This email came from a former U.S. Embassy employee and this could be
useful to all balikbayans
2. Subject: TRAVEL ADVISORY FROM AMERICAN EMBASSY MANILA
Please share this with your friends and relatives.
Please be informed of the recent travel advisory to the United States.
However, not only pirated VCDs/DVDs are on the hot list. Customs
officials are also looking into fake bags like Louis Vuitton, Coach,
etc.
Please be informed that the American Association of Publishers (AAP)

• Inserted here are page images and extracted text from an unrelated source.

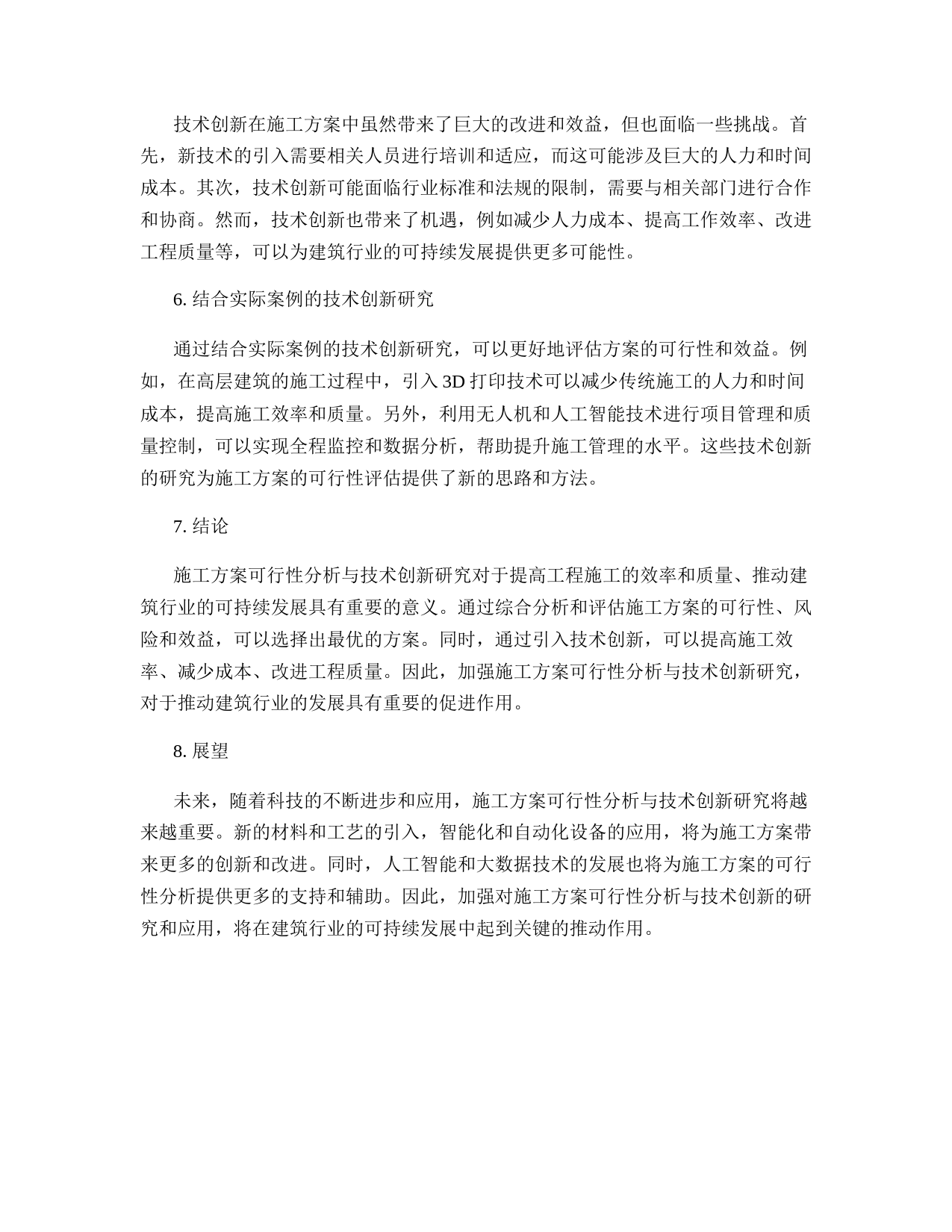 技术创新在施工方案中虽然带来了巨大的改进和效益，但也面临一些挑战。首先，新技术的引入需要相关人员进行培训和适应，而这可能涉及巨大的人力和时间成本。其次，技术创新可能面临行业标准和法规的限制，需要与相关部门进行合作和协商。然而，技术创新也带来了机遇，例如减少人力成本、提高工作效率、改进工程质量等，可以为建筑行业的可持续发展提供更多可能性。

6. 结合实际案例的技术创新研究

通过结合实际案例的技术创新研究，可以更好地评估方案的可行性和效益。例如，在高层建筑的施工过程中，引入 3D 打印技术可以减少传统施工的人力和时间成本，提高施工效率和质量。另外，利用无人机和人工智能技术进行项目管理和质量控制，可以实现全程监控和数据分析，帮助提升施工管理的水平。这些技术创新的研究为施工方案的可行性评估提供了新的思路和方法。

7. 结论

施工方案可行性分析与技术创新研究对于提高工程施工的效率和质量、推动建筑行业的可持续发展具有重要的意义。通过综合分析和评估施工方案的可行性、风险和效益，可以选择出最优的方案。同时，通过引入技术创新，可以提高施工效率、减少成本、改进工程质量。因此，加强施工方案可行性分析与技术创新研究，对于推动建筑行业的发展具有重要的促进作用。

8. 展望

未来，随着科技的不断进步和应用，施工方案可行性分析与技术创新研究将越来越重要。新的材料和工艺的引入，智能化和自动化设备的应用，将为施工方案带来更多的创新和改进。同时，人工智能和大数据技术的发展也将为施工方案的可行性分析提供更多的支持和辅助。因此，加强对施工方案可行性分析与技术创新的研究和应用，将在建筑行业的可持续发展中起到关键的推动作用。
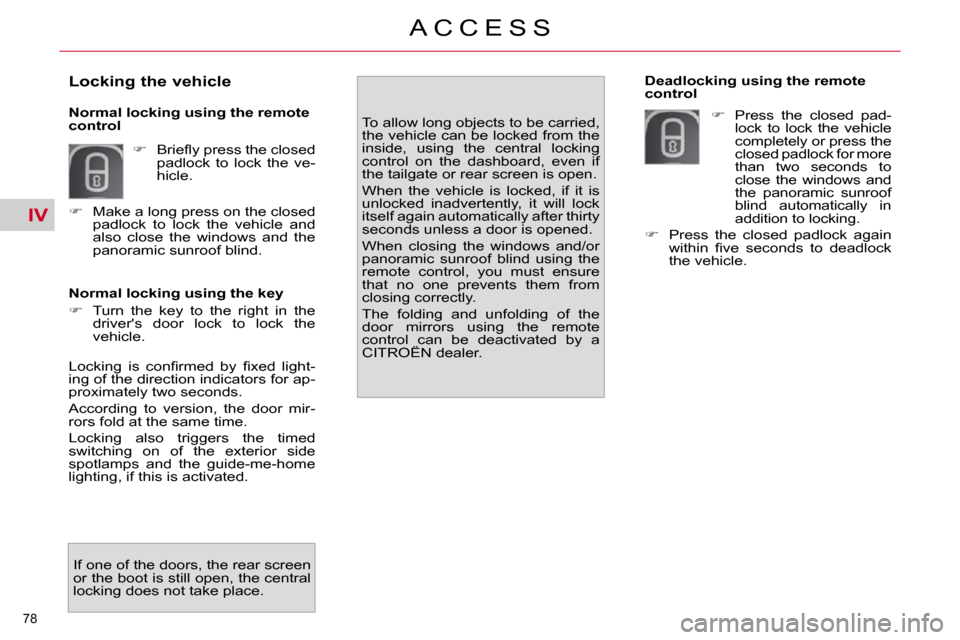 ACCESS

IV

Locking the vehicle

Normal locking using the remote control

☞ Briefly press the closed padlock to lock the vehicle.

☞ Make a long press on the closed padlock to lock the vehicle and also close the windows and the panoramic sunroof blind.

Normal locking using the key

☞ Turn the key to the right in the driver's door lock to lock the vehicle.

Locking is confirmed by fixed lighting of the direction indicators for approximately two seconds.

According to version, the door mirrors fold at the same time.

Locking also triggers the timed switching on of the exterior side spotlamps and the guide-me-home lighting, if this is activated.

If one of the doors, the rear screen or the boot is still open, the central locking does not take place.

To allow long objects to be carried, the vehicle can be locked from the inside, using the central locking control on the dashboard, even if the tailgate or rear screen is open.

When the vehicle is locked, if it is unlocked inadvertently, it will lock itself again automatically after thirty seconds unless a door is opened.

When closing the windows and/or panoramic sunroof blind using the remote control, you must ensure that no one prevents them from closing correctly.

The folding and unfolding of the door mirrors using the remote control can be deactivated by a CITROËN dealer.

Deadlocking using the remote control

☞ Press the closed padlock to lock the vehicle completely or press the closed padlock for more than two seconds to close the windows and the panoramic sunroof blind automatically in addition to locking.

☞ Press the closed padlock again within five seconds to deadlock the vehicle.

78

carmanualsonline.info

has also alerted the American customs officers to check out for
pirated books. This information; was given to me by Patricia Judd of
the AAP.
Please warn all nursing graduates who plan to take the NCLEX and CGF
exams in the States not to bring in these pirated books because there
will be a penalty of automatic deportation as violation of
intellectual property rights. If you know anyone going from the
Philippines and coming back to the USA , with "pasalubongs" and
"padalas," please read this important enclosed advisory from the
American Embassy in Manila.
Please share with your friends.
Just a friendly reminder: if you have plans of going to the
U.S.,please take precautionary measures on all "padalas," especially
those containing fake/pirated compact discs/DVDs. US Embassy employees
have been given an advisory that as US Gov't employees, we should
abide by the U.S.laws, including Intellectual Property Rights
(anti-piracy) laws.
As an additional incentive, the Consular Section recently received a
report that the Department of Homeland Security (DHS) searched the bag
of a Filipino entering the U.S. on NW 72 in Detroit.
During the search, 70-80 compact discs, 30-40 empty DVD jackets and
10-20 DVDs were found. Since the travelers were not American citizens,
their visas were canceled and they returned to the Philippines . If
they had been Americans, they could have been subject to arrest and
criminal prosecution in addition to civil fines and penalties.
Please remember even ONE pirated item can jeopardize your trip.
Also, the fingerprinting system has successfully been instituted in
all port of entries. I suggest you bring extra identification cards in
addition to your passport to facilitate your entry in the US
Immigration. I hope this is helpful to you.